Dal caos all’efficienza

Prima di questo progetto, ogni richiesta di booking su Stagend.com seguiva lo stesso copione frustrante: scambi infiniti per definire il repertorio, necessità di coordinare terze persone, dettagli logistici e di prezzo negoziati messaggio per messaggio. Un processo che poteva estendersi per giorni o addirittura settimane, con artisti costretti a perdere ore rispondendo a domande sempre uguali. Questo procedimento totalmente manuale costituiva un carico di lavoro notevole per tutti gli attori coinvolti: organizzatori, artisti e operatori di Stagend, con un grande rischio di errori e una estrema lentezza che faceva perdere opportunità.

La soluzione: un’AI che non solo risponde, ma orchestra

Il chatbot costruito da Ex Machina ribalta le regole del gioco: l’AI è al servizio del processo, non cerca di rispondere a qualsiasi costo.
Il sistema funziona così: quando arriva una domanda (“L’artista è disponibile il 28 ottobre?”), l’intelligenza artificiale non “pensa” alla risposta. Seleziona invece uno tra gli strumenti specifici a corredo del processo. Può interrogare le informazioni pubblicate dall’artista, il suo calendario, le canzoni suonate in altri contesti e molto altro ma, soprattutto, il suo compito principale è riconoscere l’intento dell’utente. Se sta chiedendo informazioni generiche, e il chatbot le trova, la risposta sarà immediata e fondata sui fatti.

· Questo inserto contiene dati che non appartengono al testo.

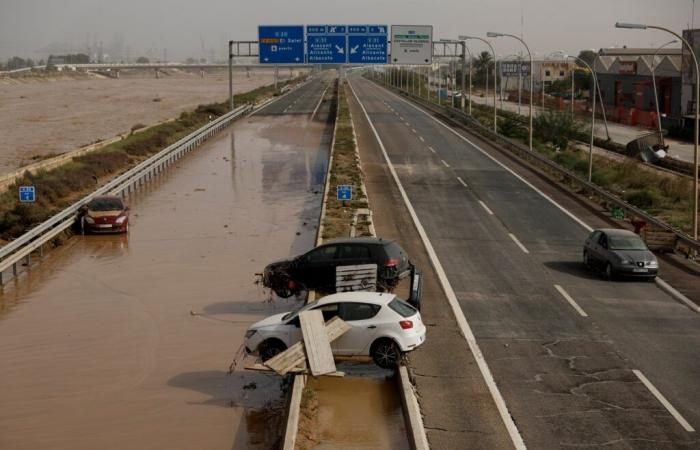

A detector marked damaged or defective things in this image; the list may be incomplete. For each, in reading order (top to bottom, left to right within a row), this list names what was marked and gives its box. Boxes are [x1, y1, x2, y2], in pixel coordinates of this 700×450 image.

damaged guardrail [0, 103, 252, 284]
damaged guardrail [378, 79, 700, 258]
abandoned dark car [260, 237, 422, 304]
broken wooden pallet [262, 316, 350, 376]
abandoned white car [243, 292, 424, 370]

Se però l’utente esprime la volontà di chiudere il contratto, di modificare l’offerta o di cambiare qualche dettaglio già pattuito, allora il chatbot interagisce con il sistema di ticketing interno di Stagend, assicurandosi che l’artista o un operatore gestisca la richiesta con la giusta priorità (human-in-the-loop).

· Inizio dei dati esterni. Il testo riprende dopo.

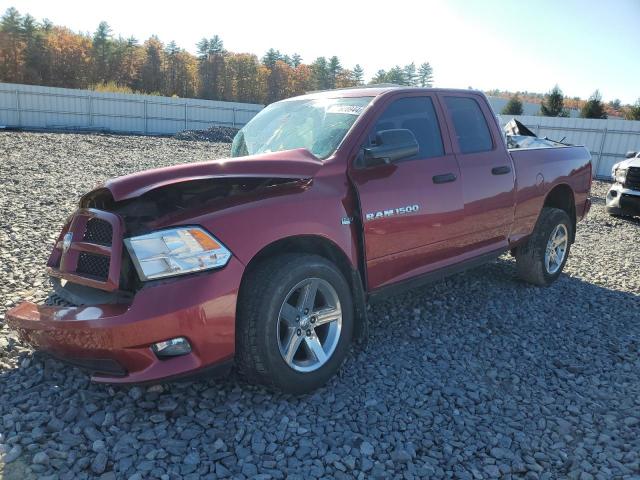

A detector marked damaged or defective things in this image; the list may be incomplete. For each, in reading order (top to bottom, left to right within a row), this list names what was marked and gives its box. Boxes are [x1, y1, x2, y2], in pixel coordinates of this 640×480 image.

crumpled hood [102, 148, 322, 201]
damaged white car [604, 151, 640, 218]
crumpled hood [608, 156, 640, 172]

Tecnologia al servizio dell’affidabilità

Il progetto si basa su Langchain4j integrato in Spring Boot. La scelta di un ecosistema Java-native garantisce stabilità e sicurezza: nessun dato interno o informazione sensibile viene mai esposta all’LLM. La strategia unificata include sia system prompt rigidi che impongono comportamento deterministico, sia un sistema di accessi che impedisce di accedere a informazioni estranee agli attori coinvolti nella conversazione. Una mandatory tool-first policy, e l’analisi della cronologia conversazionale per comprendere il contesto.

La filosofia Ex Machina in azione

Questo progetto incarna perfettamente l’approccio di Ex Machina alla tecnologia: non si tratta di sostituire l’essere umano, ma di liberarlo dal ripetitivo per concentrarsi sul valore reale. Un’intelligenza artificiale che sa quando farsi da parte non è meno intelligente. È più utile.
E in un mondo dove l’AI viene spesso vista come minaccia o come magia incomprensibile, costruire sistemi che lavorano con le persone invece che al posto delle persone fa tutta la differenza.
Il booking artistico automatizzato è solo l’inizio. Ogni volta che c’è un processo ripetitivo che sottrae tempo prezioso, c’è spazio per un’automazione sicura, affidabile e, soprattutto, umana nel senso più profondo del termine.